_PROBLEMS TO SOLVE_
a - List every item that the vapor-phase growth patent excerpt labels with a reference number, giving each number with its item.
b - Reproduce word for word the stretch of the vapor-phase growth patent excerpt from "2. Description of" through "gas supplying apparatus.".
c - Resume the vapor-phase growth patent excerpt after its final sentence and carry on its account of the prior art.
--- EXTRACT Enclosed Below ---
Moreover, this invention relates to a vapor-phase growth plant comprising a
dopant gas conduction means for supplying high pressure dopant gas flowing
from dopant gas containers to vapor-phase growth apparatus by reducing
said dopant gas pressure.
2. Description of the Prior Art
A well known prior art gas supplying apparatus is configured such that
chemical processing gas, filled as compressed gas or liquefied gas in a
gas container or gas cylinder, is supplied through piping system via
pressure reducing valve to chemical processing apparatus.
FIG. 4 illustrates the schematic configuration of a vapor-phase growth
plant as an example of such conventional gas supplying apparatus.
According to the drawings, the vapor-phase growth plant has a gas supplying
container(or gas cylinder) 61 which is filled up with dopant gas (for
example, H.sub.2 diluted B.sub.2 H.sub.6 : diborane gas) 62. The dopant
gas flows through a dopant gas supply piping 64 via a pressure reducing
valve 63 to a thin film growth chamber 65a disposed in a vapor-phase
growth apparatus 65. In the thin film growth chamber 65a, the dopant gas
is supplied on a substrate which is loaded in the chamber for growing thin
film by vapor-phase growth on the surface of the substrate.
--- End of Enclosed EXTRACT ---
--- DATA SHOWN Enclosed Below ---
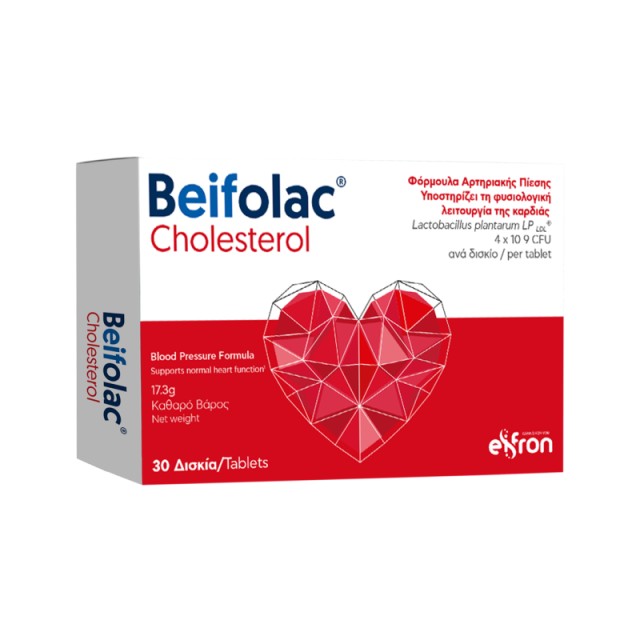 Beifolac Choles …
--- End of Enclosed DATA SHOWN ---
_TASK-BY-TASK ANSWERS_
a -
61: gas supplying container (or gas cylinder)
62: dopant gas
63: pressure reducing valve
64: dopant gas supply piping
65: vapor-phase growth apparatus
65a: thin film growth chamber

b -
2. Description of the Prior Art
A well known prior art gas supplying apparatus is configured such that
chemical processing gas, filled as compressed gas or liquefied gas in a
gas container or gas cylinder, is supplied through piping system via
pressure reducing valve to chemical processing apparatus.
FIG. 4 illustrates the schematic configuration of a vapor-phase growth
plant as an example of such conventional gas supplying apparatus.

c -
For the purpose of removing any contaminants in the dopant gas supply
piping 64 which may intrude from surroundings, a gas purging apparatus is
connected to the dopant gas supply piping 64. The gas purging apparatus is
equipped a purging gas supplying conduit 66 and a purging gas discharge
conduit 67 respectively therewith.
As for purging gas, nitrogen gas (N.sub.2) or rare gas (Ar, He etc.) are
adopted. The part which is closed by a dotted line in the FIG. 4 shows
cylinder cabinet 68 for storing the gas supplying container 61.
As shown above, in the prior art, the cylinder cabinet 68 is disposed on
one-for-one correspondence to the vapor-phase growth apparatus 65. The
reason for this is that a gas supplying container commonly used, as usual,
has some variance in dopant gas concentration. Therefore, upon replacing
of the dopant gas supplying container, dopant gas concentration may vary
for some extent, which may result in variance on atomic concentration of
the grown thin film produced in the vapor-phase growth apparatus 65,
though operated in the same situation or the same film growing condition.
In consequence, to avoid undesirable variance of dopant concentration in
the grown thin film caused by replacing the dopant gas supplying
container, thin film growth condition by the vapor-phase growth apparatus
must be adjusted respectively in accordance with the dopant gas
concentration of each dopant gas supplying container.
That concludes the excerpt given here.